Source extract>
━━━━━━━━━━
Dreamdisk lives!

[exidyboy]

Here is one Write Data pulse on the original Dreamdisk board from the 80's. You can that the duration of the pulse is 450nS.
I find the documentation ambiguous about how you adjust the width of the Write Data pulse.

Page 8 of the TI manual for the WD2793 says that:

"Write data consists of a series of pulses set to a width approximately three times greater than the precomp adjustment."

So this implies that you need to adjust 50K variable resistor R6 to get a wide enough Write Data pulse successfully write to a Gotek or real floppy.

Elsewhere however I read that Write Compensation is only relevant to "early 8 inch drives" and irrelevant if only using minifloppies. In John's notes for the recreated Dreamdisk it says that WPW "is only for 8” Floppy drives thus no adjustment required."
━━━━━━━━━━
Information shown>
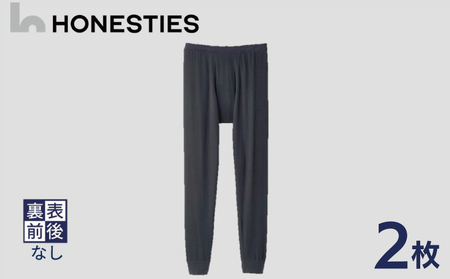 [MENS]裏表前後なし あったかタイツ XL(グレー) 2枚 メンズ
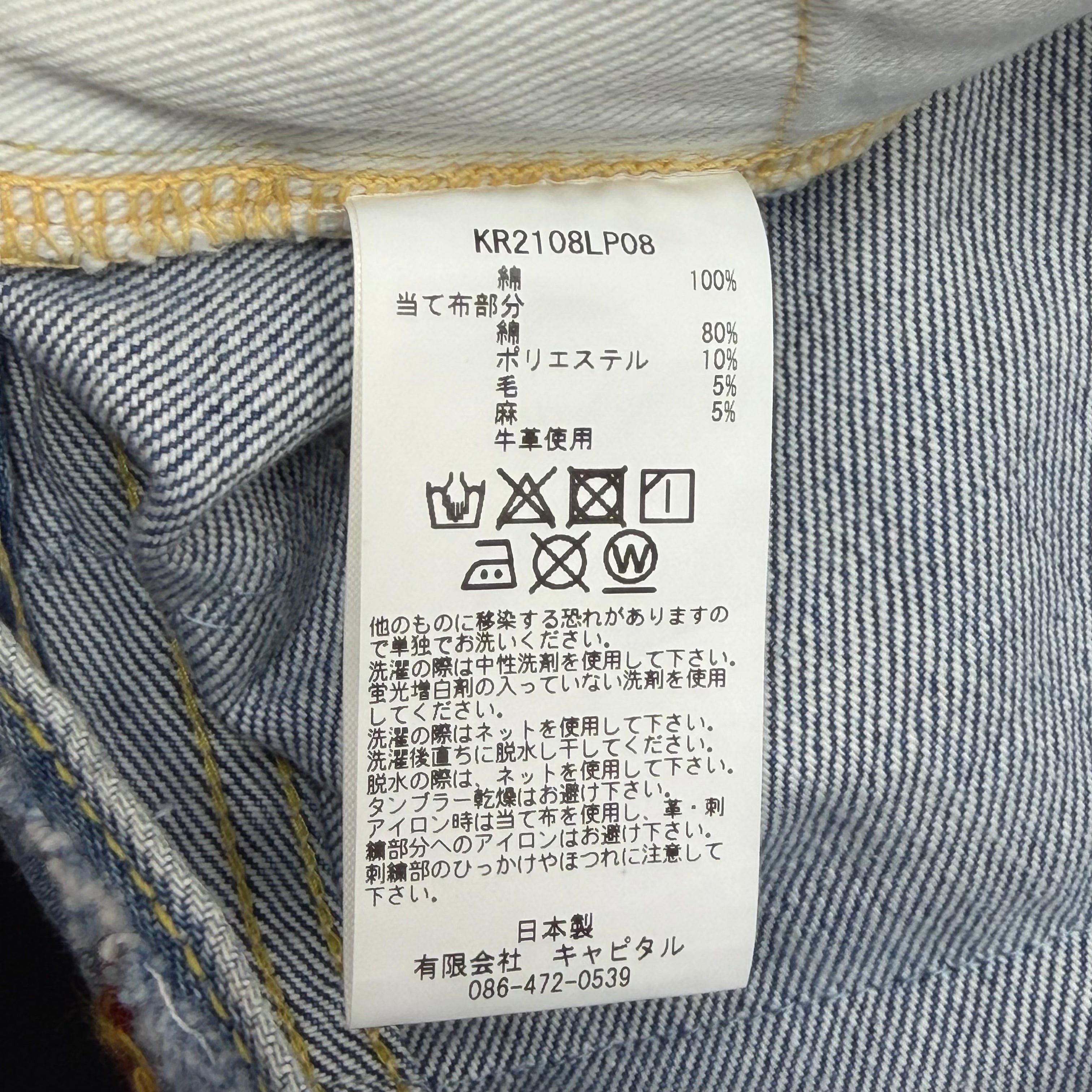 Kapital Kapital 14oz Crazy El Paso 5P Patch Jeans 36 Size US 36 / EU 52 - 9 Thumbnail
━━━━━━━━━━
List of tasks>
1. Rewrite the Dreamdisk post between "Dreamdisk lives!" and "or real floppy.", inclusive, putting "write-data pulse" in place of "Write Data pulse".
2. What duration does the Dreamdisk post give for one Write Data pulse on the original board from the 80's?
The listing has no role in this exercise.

Exercise answers>
1.
Dreamdisk lives!

[exidyboy]

Here is one write-data pulse on the original Dreamdisk board from the 80's. You can that the duration of the pulse is 450nS.
I find the documentation ambiguous about how you adjust the width of the write-data pulse.

Page 8 of the TI manual for the WD2793 says that:

"Write data consists of a series of pulses set to a width approximately three times greater than the precomp adjustment."

So this implies that you need to adjust 50K variable resistor R6 to get a wide enough write-data pulse successfully write to a Gotek or real floppy.

2. 450nS